Cemex are undertaking a major scheme to upgrade the Climafuel infrastructure at their Rugby Cement Plant. Climafuel is a waste derived fuel which is made using household residual and commercial waste. This is processed to produce a clean, non hazardous product. The product replaces 20-60% of the fossil fuels used to heat the cement kilns therefore reducing fossil fuel use and reducing waste to landfill.
Our work on this scheme was the enabling works package, which included demolition of foundations from a former building, drainage diversions and general ground level reduction.
The new Climafuel building is to be constructed over split levels due to the nature of the existing site topography. Therefore the key task for the project is to reduce the ground level which will allow construction of the ground floor slab.

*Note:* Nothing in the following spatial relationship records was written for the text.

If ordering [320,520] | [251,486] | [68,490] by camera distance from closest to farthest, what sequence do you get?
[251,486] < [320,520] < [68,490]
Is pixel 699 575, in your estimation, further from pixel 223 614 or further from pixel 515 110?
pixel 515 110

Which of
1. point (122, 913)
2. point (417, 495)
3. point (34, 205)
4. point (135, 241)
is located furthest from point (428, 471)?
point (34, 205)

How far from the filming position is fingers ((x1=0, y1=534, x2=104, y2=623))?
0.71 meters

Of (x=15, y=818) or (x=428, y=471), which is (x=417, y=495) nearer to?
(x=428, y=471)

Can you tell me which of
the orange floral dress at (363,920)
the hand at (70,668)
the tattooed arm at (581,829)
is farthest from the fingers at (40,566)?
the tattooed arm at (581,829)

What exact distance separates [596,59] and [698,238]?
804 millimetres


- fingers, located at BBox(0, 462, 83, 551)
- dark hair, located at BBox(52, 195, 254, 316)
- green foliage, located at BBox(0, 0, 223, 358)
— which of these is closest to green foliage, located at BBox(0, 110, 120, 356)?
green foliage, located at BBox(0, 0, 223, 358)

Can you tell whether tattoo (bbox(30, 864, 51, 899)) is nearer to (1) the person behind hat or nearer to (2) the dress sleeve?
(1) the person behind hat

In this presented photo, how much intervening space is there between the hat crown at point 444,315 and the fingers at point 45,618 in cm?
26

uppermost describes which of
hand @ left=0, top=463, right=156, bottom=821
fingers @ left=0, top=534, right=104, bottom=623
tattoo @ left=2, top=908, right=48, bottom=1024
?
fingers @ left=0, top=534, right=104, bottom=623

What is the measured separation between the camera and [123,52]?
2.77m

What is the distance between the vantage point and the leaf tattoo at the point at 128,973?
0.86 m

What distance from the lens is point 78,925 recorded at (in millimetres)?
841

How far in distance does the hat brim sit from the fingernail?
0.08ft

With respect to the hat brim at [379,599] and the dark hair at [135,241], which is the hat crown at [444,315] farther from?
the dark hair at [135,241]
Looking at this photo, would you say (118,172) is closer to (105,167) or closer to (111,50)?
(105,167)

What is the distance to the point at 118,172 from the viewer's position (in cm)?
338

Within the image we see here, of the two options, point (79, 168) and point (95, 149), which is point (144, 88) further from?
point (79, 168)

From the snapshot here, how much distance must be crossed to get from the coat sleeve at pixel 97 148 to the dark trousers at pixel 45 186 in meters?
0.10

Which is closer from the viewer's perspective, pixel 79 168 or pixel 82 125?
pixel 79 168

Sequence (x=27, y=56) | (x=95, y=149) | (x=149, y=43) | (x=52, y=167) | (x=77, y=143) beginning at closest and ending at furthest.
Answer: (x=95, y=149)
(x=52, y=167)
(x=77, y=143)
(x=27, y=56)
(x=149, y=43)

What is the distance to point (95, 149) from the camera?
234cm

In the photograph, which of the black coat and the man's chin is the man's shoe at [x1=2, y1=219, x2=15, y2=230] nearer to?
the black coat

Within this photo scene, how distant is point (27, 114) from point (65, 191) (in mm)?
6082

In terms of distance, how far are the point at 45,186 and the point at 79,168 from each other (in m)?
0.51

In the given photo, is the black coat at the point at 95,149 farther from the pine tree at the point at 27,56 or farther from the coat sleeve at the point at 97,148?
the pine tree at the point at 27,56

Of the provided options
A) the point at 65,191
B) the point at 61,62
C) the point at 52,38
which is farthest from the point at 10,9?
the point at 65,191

The total earthwork excavation is some 20,000m3, which was place elsewhere within the restoration areas of the site.
The site had several services running through it, including surface water, a foul rising main, potable water, comms and both high and low voltage electricity. The comms had been abandoned by CEMEX prior to the works. The surface and foul water were to be diverted as part of out enabling package. The HV and LV had been diverted around the dig, but still clashed with the surface water diversion requiring a crossing.
Work commenced with service location using hand excavation coupled with CAT and Signal Generator. This immediately identified that the 525mm concrete surface water drainage would go through a cable joint pit. Following record checks it was noted as being sensitive and should not be disturbed. We worked closely with CEMEX and their designer to propose an alternative alignment which avoided any excavation work close to the HV, eliminating the risk completely. This allowed drainage works to continue, with some adjustment to manhole locations and alignments. Five new manholes were completed in total. During the works, the drainage system had to remain active, therefore we opted to construct from the downstream connection back up to the tie in point. An emergency overpumping system was on call for the tie in connection.
Excavation works continued in parallel, once services were proven to be abandoned. This used an earthworks team to haul material to the stockpile site, which was levelled with a bulldozer. During excavation, an unexpected risking main was encountered. It was thought to have been abandoned, but was clearly still operational.
We implemented a temporary solution to managing the water from this and again worked closely with Cemex to agree a permanent diversion, placing the main within the existing surface water trench to minimise the amount of additional works required.
The excavation also contained a design and build retaining wall element. This wall was required to provide the required yard area for future works, and retain the car parking at the higher level. The retained height of the wall was in excess of 4m and required a temporary excavation and subsequent backfilling with imported material. We opted to utilise a precast vertical panel system, with the panels cast into an insitu poured reinforced concrete base slab.
Following completion of the main earthwork and civils items, finishing works included new trief kerbing to the car park area, restoration of block paving and construction of a new fence on top of the retaining wall.
Unexpected services were a key factor in this contract, we worked closely with the client and their designers to come up with solutions that worked for both construction, the clients wishes and design considerations. This led to a key safety improvement with excavation no longer taking place under the high voltage cables.
Works were completed on time through extremely challenging weather conditions which led to widespread UK flooding during this period.